No one likes potholes, especially Hartsfield-Jackson’s Quintin Watkins. In fact, he and his team work to ensure that not even the slightest pit or crack develops into a pothole on the Airport’s runways and taxiways.

Potholes Don’t Have a Chance on Runways

“Obviously, potholes are a serious issue for aircraft and can force us to close a runway,” said Watkins, who, as airside manager, is responsible for maintaining all that is paved on the airfield. “Our mission is to find these defects and fix them before a pothole gets a chance to form.”

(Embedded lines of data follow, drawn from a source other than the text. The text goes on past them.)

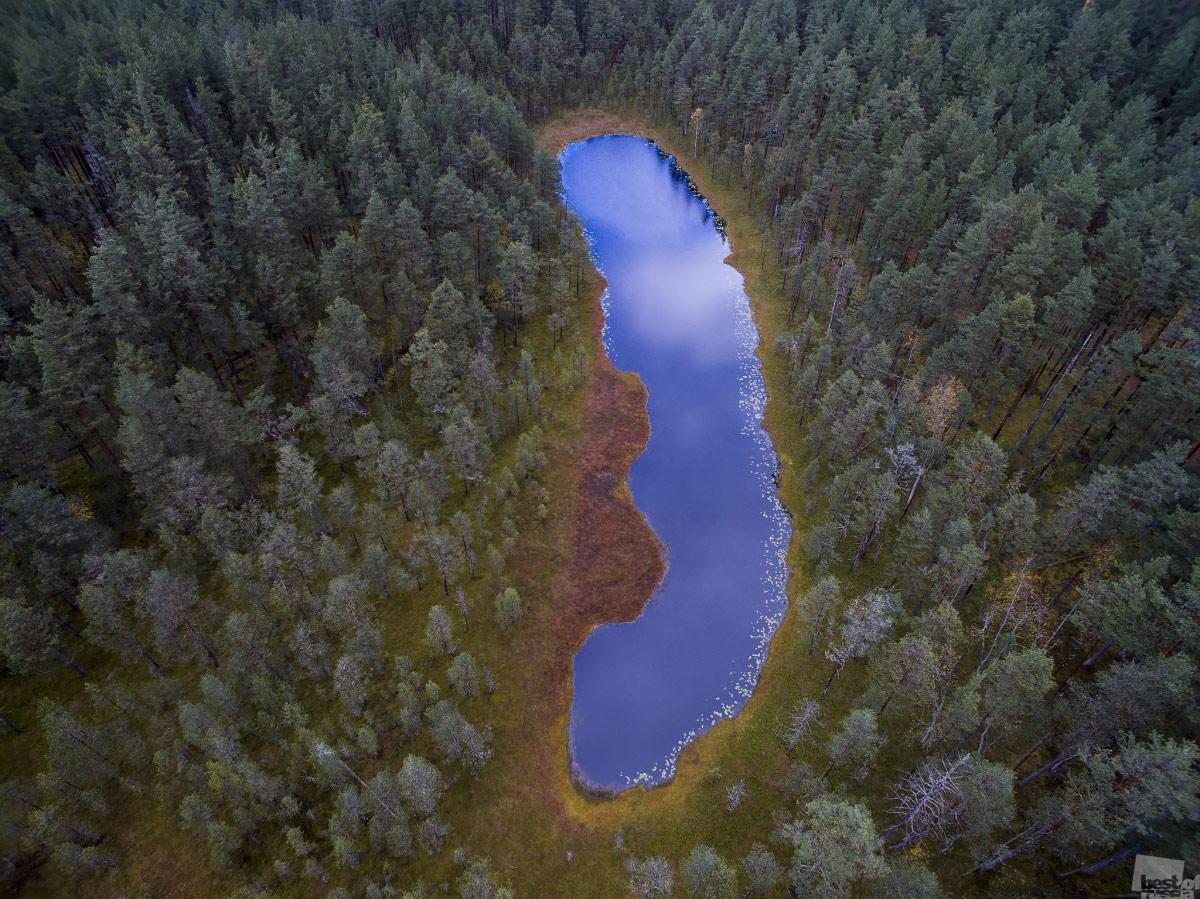 Озеро «Медвежий язык», Павел Богачев, Санкт-Петербург, The Best of Russia
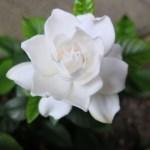 クチナシの鉢植えで花が咲かない蕾が落ちるのは?原因と対策について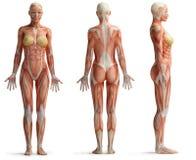 女性解剖学 免版税图库摄影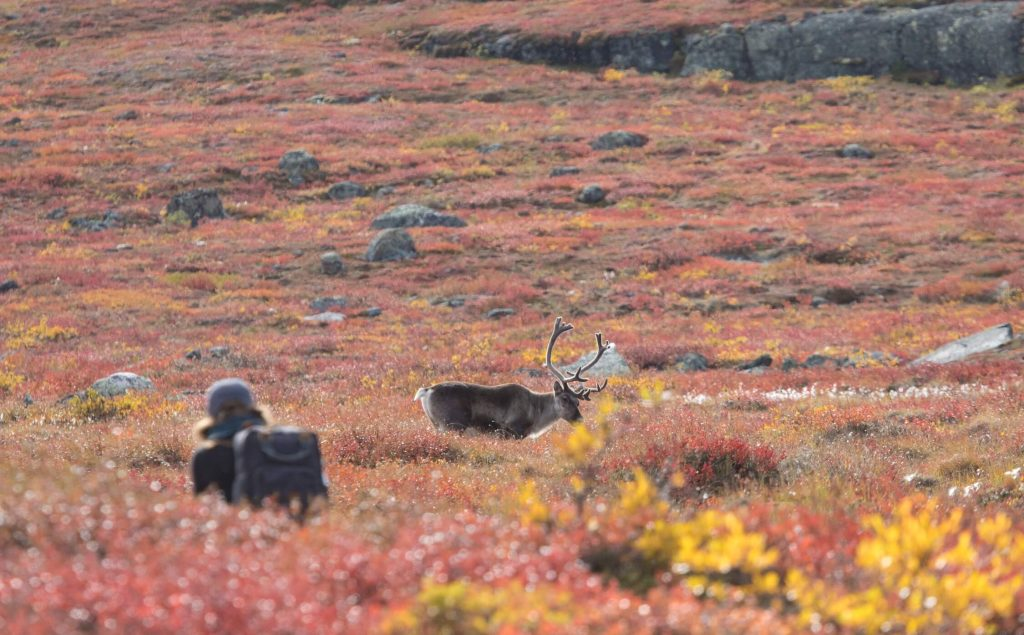Photographer taking a photo of a caribou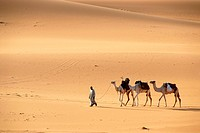 Tuareg walks with camels through the desert Mandara Libya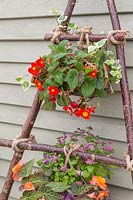 Wire baskets of bedding plants tied with rope to vertical hazel stick planter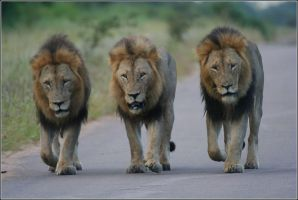 mane road lions by leachypip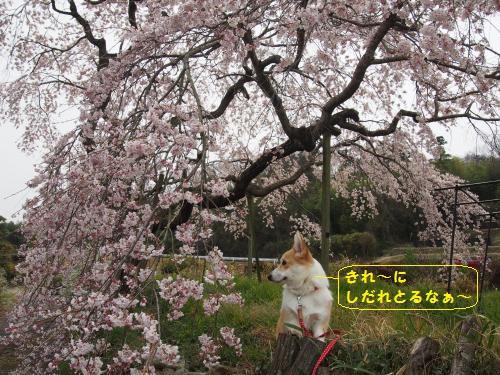 しだれ桜を見る芹ちゃん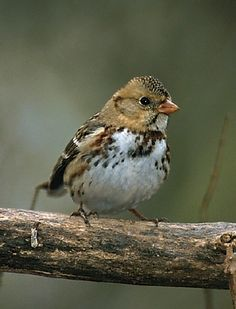 Harris' Sparrow (Zonotrichia querula) Canada into Northern United States Two Birds, Love Birds, Beautiful Birds, Bird Types, Brown Bird, San Diego Zoo, Little Birds, Bird Species, Bird Watching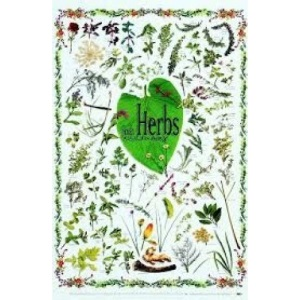 Herbs for Healing in New Zealand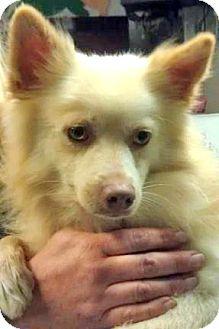 American Eskimo Dog/Golden Retriever Mix Dog for adoption in Downey, California - Acorn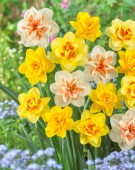 Narcissus dubbelbloemig gemengd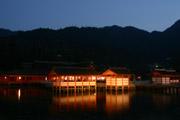 厳島神社ライトアップの壁紙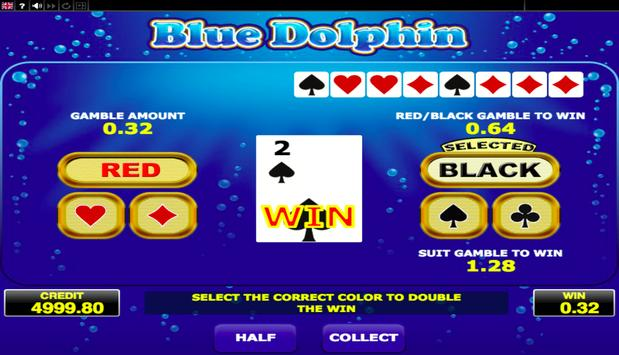 Blue Dolphin screenshot 8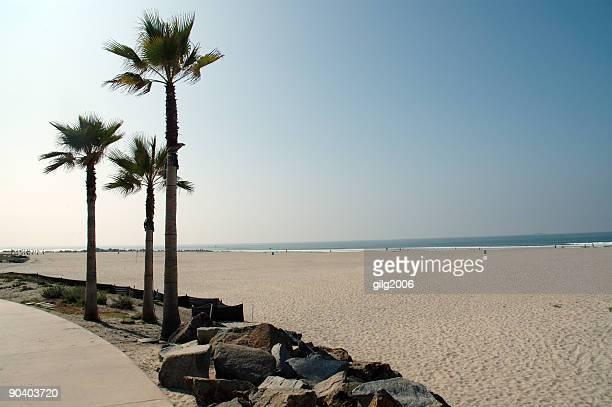 Palm trees at an empty California beach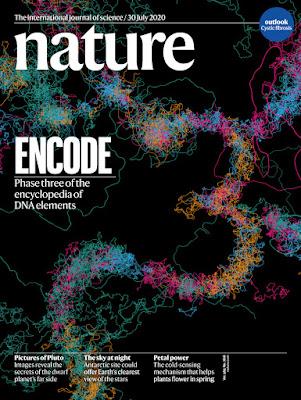 Junk DNA ENCODE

Traditionally, runway surface inspection has been done the old-fashioned way -- by eyeballing the pavement. “In recent years, we’ve been using a digital imaging system attached to the back of a van traveling at highway speeds to scan the runways for cracks, chips and other defects that can lead to potholes,” said Watkins.

Watkins and his colleagues developed an innovative method for “stitching together” long strips of runway images. Now, instead of examining each strip separately, the team of pavement inspectors can combine the strips to provide a complete overview of a particular runway section. The strips are closely inspected on a computer screen.

“Stitching these images together is not as easy as it might sound,” said Watkins, who is currently working on his Ph.D. in civil engineering at Georgia Tech. A single file is huge. Roughly the size of a parking space (13 feet by 6.5 feet), each image can take up several hundred megabytes of computer storage.

Dan Malloy
Data from the Air Transport Association indicates that airfield delays cost airlines more than $60 per minute, per plane delayed, which added up to more than $8 billion in 2007. According to Dan Molloy, Hartsfield-Jackson assistant general manager for development, this technology means the Airport saves hundreds of work hours each year by using improved inspection techniques.

Cost savings associated with our runway inspection program allow us to focus resources on other Airport maintenance and improvement programs.

Passengers and airlines are also benefiting from the reduced amount of time that the runways are out of service for inspection,” said Molloy.

Watkins added, “Now we get in, collect our images very quickly, and then we’re out of the way. It’s a win-win for everyone, except the potholes!”